Searches for two missing students in the Limerick area were compounded earlier this week by an emergency response to what turned out to be a hoax call. Tony Cusack, long-time volunteer with Limerick Marine Search and Rescue, talks about the experience of search and rescue


'To the untrained eye, search and rescue is very daunting, but we learn to be focused, to turn up when we're called and get on with the job," says Tony Cusack, who has been a volunteer with Limerick Marine Search and Rescue for 28 years.

The team were searching this week for two people who went missing in the Limerick area, Mark Casey, a 19-year-old student at NUI Galway who has not been seen since leaving a nightclub early last Saturday morning, and Steven Cavanagh, a 21-year-old student at Limerick Institute of Technology, missing since March 6th.

Their work was hampered earlier this week when they had to respond to what turned out to be a bogus call. “We don’t get too many hoax calls, but this one got a lot of attention, because the rescue helicopter from Shannon joined us. This search for a missing woman, who had reportedly jumped into the River Shannon, was called off following the Garda discovery that it was a hoax.”

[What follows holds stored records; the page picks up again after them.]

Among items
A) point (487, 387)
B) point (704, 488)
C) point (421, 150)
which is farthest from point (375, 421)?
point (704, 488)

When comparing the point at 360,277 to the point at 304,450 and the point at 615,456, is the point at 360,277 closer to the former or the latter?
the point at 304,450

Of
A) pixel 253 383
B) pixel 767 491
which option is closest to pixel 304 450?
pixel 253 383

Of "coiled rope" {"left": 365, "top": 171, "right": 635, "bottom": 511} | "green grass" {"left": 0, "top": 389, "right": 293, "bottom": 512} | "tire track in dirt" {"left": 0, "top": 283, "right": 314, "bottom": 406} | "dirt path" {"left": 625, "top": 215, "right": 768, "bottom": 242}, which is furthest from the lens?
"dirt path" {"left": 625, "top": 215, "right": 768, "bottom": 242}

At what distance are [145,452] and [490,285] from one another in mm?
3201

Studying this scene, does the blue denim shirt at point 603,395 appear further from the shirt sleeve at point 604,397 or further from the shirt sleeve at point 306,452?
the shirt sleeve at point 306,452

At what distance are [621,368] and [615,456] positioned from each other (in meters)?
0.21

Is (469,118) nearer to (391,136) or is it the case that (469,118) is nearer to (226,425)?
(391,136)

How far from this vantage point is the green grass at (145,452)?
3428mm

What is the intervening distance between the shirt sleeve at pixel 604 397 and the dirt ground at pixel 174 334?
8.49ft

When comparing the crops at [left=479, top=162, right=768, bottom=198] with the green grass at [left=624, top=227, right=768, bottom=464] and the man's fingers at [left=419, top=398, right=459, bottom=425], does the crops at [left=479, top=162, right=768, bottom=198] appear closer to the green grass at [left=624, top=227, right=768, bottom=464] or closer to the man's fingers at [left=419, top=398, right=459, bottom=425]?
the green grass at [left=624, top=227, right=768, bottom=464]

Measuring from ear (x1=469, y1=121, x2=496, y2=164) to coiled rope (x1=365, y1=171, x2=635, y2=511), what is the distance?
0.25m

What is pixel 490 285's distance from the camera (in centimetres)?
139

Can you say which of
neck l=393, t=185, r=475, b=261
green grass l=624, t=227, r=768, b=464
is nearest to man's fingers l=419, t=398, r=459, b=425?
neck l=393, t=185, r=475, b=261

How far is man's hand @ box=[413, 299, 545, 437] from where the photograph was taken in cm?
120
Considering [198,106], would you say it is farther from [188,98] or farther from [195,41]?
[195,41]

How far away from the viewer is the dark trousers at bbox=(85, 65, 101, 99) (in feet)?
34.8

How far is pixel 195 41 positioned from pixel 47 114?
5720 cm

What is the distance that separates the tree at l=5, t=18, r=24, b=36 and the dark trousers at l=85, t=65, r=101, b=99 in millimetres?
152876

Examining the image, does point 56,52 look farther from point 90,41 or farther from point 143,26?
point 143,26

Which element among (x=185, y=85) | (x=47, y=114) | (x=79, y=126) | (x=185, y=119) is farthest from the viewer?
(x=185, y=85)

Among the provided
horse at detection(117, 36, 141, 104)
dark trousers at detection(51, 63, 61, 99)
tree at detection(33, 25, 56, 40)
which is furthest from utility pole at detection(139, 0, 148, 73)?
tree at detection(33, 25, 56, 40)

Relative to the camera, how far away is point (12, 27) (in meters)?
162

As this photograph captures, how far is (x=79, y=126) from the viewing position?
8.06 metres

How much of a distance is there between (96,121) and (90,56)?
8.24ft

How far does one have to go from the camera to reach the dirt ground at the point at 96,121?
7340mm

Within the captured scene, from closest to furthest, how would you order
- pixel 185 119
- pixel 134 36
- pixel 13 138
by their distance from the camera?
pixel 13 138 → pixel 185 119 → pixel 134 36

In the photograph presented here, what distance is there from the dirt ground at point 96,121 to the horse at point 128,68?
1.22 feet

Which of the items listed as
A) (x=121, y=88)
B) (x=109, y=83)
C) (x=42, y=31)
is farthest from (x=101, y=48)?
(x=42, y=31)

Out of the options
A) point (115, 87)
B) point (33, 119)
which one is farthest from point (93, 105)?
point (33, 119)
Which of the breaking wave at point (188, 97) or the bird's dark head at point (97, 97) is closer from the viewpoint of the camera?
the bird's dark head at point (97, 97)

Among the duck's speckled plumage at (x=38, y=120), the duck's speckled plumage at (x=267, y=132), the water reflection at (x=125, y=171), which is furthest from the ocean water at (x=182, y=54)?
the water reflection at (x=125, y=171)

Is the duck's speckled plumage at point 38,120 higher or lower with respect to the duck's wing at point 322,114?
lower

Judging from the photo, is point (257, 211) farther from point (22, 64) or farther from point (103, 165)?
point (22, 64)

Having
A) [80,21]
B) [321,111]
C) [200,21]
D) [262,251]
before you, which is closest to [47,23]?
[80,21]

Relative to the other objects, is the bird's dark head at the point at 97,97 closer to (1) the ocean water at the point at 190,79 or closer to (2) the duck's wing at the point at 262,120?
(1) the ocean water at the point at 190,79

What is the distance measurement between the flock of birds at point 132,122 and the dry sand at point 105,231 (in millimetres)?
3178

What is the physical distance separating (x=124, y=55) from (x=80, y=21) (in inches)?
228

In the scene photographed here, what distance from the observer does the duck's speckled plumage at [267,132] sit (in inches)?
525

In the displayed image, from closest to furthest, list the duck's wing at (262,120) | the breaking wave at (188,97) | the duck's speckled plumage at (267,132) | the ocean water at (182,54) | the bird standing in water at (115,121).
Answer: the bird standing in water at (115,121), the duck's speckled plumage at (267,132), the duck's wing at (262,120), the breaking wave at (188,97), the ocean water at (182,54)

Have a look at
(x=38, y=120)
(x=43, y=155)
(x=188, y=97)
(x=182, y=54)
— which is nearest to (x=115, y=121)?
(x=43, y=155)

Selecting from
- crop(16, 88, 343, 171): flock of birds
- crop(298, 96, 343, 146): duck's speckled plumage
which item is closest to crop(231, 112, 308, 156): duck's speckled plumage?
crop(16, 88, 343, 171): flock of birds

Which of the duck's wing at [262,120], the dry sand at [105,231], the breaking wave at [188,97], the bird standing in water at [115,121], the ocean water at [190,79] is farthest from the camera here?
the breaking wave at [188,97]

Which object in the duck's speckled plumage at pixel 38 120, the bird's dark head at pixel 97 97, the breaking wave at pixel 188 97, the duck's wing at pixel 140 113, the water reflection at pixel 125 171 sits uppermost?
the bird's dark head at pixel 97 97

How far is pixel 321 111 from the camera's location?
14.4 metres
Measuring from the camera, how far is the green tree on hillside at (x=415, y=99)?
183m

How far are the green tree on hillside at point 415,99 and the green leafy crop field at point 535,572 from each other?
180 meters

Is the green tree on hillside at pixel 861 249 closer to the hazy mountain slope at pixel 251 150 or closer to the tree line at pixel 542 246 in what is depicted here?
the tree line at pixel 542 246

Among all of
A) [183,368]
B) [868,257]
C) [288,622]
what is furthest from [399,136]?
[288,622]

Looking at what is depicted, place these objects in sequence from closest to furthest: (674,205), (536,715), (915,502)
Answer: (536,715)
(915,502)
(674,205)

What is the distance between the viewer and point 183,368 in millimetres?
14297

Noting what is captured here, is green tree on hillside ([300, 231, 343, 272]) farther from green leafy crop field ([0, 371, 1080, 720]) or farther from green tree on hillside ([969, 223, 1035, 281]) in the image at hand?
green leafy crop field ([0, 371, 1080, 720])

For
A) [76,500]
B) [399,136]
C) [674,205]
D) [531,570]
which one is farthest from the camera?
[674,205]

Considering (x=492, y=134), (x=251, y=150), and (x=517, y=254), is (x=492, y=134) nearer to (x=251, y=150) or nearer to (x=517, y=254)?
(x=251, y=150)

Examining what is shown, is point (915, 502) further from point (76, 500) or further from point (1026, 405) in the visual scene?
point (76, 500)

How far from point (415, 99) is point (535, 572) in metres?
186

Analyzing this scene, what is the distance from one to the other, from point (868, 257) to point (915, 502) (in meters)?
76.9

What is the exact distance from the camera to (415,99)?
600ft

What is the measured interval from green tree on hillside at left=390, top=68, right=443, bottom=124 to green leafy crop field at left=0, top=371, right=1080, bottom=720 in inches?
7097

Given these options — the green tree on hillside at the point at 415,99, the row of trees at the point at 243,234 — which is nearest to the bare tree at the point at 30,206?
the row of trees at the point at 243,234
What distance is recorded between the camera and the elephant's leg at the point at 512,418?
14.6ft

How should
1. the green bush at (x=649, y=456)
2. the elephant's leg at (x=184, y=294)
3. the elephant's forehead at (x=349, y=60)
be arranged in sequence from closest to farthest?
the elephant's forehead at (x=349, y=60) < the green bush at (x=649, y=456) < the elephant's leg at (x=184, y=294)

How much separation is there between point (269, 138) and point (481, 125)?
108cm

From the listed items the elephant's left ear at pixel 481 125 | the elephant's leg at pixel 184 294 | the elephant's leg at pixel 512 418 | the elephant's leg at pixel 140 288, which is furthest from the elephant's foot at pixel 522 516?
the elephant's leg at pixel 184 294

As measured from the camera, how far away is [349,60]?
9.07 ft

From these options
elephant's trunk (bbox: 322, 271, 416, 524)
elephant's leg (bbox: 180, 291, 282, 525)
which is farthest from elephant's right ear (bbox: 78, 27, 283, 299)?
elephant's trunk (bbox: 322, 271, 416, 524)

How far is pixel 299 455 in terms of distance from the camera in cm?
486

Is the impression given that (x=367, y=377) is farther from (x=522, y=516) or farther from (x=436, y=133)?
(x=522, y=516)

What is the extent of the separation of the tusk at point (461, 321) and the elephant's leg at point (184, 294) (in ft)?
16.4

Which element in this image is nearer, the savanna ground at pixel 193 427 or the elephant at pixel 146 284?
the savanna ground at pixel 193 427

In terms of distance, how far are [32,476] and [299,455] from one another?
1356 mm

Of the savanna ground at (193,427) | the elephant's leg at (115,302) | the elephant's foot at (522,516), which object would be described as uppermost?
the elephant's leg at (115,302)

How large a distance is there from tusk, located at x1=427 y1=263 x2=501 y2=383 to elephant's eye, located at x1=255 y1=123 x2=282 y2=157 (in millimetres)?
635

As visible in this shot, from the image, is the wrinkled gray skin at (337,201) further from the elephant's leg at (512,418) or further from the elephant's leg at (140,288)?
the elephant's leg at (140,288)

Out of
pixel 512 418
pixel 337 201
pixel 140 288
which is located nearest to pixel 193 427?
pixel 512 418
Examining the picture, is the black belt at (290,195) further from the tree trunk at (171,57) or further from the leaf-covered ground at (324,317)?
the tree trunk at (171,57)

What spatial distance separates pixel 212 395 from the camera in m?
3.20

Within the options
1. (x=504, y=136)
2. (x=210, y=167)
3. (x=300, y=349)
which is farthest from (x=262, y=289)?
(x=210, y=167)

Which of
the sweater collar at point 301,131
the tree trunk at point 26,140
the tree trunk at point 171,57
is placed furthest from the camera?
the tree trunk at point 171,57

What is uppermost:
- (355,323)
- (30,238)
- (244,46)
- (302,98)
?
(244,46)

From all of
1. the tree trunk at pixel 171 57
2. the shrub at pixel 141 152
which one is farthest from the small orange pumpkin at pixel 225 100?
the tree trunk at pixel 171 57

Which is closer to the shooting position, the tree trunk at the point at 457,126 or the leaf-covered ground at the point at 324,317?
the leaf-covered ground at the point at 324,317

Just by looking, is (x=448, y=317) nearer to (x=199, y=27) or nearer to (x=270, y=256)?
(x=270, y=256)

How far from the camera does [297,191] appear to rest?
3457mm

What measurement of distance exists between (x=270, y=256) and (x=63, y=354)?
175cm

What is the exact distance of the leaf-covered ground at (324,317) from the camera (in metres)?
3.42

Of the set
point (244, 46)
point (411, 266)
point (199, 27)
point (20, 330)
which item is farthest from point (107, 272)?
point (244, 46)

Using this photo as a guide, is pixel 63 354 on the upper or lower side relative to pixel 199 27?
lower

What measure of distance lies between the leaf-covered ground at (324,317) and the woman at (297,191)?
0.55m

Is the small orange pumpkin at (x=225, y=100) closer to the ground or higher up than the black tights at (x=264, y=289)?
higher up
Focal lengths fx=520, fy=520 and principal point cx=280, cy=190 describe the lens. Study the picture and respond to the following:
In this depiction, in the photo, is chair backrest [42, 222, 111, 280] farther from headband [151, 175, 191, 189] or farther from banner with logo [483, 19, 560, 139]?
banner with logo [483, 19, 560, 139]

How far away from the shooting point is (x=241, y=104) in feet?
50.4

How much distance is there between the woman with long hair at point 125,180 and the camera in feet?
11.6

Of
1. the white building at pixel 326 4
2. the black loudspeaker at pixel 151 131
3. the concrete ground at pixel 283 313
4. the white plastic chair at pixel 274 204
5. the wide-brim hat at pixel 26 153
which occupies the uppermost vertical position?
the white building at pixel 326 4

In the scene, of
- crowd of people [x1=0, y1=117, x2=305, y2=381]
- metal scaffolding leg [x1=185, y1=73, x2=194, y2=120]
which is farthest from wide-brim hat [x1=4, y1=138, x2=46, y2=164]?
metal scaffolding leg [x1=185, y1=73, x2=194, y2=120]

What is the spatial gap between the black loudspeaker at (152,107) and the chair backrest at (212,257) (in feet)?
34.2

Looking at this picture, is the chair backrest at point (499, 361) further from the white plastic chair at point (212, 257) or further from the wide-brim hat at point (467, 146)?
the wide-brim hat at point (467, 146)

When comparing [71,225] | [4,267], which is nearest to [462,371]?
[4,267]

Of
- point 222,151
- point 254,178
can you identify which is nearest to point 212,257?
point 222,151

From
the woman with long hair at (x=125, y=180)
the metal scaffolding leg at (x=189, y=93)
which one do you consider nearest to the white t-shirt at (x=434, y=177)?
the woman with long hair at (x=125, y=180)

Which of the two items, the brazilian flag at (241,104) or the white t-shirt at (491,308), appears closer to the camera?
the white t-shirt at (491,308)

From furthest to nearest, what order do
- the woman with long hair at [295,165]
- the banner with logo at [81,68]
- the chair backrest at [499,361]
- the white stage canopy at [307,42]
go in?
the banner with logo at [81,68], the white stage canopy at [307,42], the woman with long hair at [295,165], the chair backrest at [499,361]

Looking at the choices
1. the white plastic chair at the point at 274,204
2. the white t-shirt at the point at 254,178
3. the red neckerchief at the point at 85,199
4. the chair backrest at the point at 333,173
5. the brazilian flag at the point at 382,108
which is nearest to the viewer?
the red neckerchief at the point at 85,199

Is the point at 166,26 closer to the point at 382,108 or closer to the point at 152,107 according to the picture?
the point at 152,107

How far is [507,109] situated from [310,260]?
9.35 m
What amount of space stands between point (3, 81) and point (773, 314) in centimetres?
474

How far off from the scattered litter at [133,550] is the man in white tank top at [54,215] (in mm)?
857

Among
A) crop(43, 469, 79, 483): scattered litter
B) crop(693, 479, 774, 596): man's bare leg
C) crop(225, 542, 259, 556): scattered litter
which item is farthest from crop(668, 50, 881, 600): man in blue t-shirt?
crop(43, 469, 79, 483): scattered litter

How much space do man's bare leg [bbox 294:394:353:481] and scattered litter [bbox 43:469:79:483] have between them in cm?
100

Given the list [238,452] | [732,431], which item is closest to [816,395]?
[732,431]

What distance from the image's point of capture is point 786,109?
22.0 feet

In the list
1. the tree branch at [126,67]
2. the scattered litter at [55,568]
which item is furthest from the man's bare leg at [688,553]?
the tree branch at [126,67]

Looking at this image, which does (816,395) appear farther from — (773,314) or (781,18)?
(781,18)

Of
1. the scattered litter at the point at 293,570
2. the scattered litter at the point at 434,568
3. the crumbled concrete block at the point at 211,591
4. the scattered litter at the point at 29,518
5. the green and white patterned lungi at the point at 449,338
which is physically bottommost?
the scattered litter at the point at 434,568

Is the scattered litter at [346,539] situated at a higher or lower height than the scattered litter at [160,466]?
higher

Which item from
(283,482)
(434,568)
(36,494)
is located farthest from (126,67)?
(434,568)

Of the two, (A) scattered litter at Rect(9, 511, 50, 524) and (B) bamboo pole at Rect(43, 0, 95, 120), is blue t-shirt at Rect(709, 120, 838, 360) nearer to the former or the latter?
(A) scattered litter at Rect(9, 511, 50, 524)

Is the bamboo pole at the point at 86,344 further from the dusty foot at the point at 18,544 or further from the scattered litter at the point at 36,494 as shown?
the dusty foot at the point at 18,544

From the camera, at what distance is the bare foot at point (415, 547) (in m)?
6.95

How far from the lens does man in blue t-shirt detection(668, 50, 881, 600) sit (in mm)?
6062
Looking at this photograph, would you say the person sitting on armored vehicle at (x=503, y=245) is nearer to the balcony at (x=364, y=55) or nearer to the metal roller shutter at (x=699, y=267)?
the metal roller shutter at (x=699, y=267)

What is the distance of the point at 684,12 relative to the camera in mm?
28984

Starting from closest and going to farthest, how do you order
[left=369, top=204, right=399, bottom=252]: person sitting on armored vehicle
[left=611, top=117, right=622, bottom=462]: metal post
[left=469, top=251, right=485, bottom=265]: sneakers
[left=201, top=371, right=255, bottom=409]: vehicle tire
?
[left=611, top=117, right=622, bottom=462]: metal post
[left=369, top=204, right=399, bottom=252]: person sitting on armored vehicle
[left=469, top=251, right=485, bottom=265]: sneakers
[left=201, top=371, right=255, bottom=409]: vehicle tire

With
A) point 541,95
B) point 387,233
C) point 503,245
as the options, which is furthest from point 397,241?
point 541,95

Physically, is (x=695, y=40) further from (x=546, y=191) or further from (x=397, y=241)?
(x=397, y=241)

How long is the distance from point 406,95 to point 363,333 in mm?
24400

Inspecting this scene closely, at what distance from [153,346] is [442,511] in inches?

The search-and-rescue volunteers are trained rescue divers, rescue swimmers and powerboat coxswains. “We are also advanced paramedics and emergency first responders,” says Cusack.

READ MORE

A team of up to eight volunteers – a three-person boat crew and five-person follow-on shoreline crew – respond to emergency call-outs from the fire service. As soon as they arrive at their base they are told where to begin the search.

The Limerick Marine Search and Rescue team generally search twice a day, at high and low tide, and will continue a search for up to 28 days. “We will do an underwater search for four to five days and then search in the boats. We don’t come off the river until the body is located by us or someone else.”

Cusack says that people react to the recovery of a body in their own way. “Some will be shocked or sad. Others will feel grief and compassion for the family, who are often waiting on the banks of the Shannon while the search is ongoing.”

What is remarkable, according to Cusack, is the family’s response to the team. “When the job is finished the families often get together and fundraise for our work, which is a remarkable thing to do at such a traumatic time. This drives us on and gives us a great sense of pride in what we do.”

Limerick Marine Search and Rescue, which has 21 men and two women members, is currently recruiting new volunteers.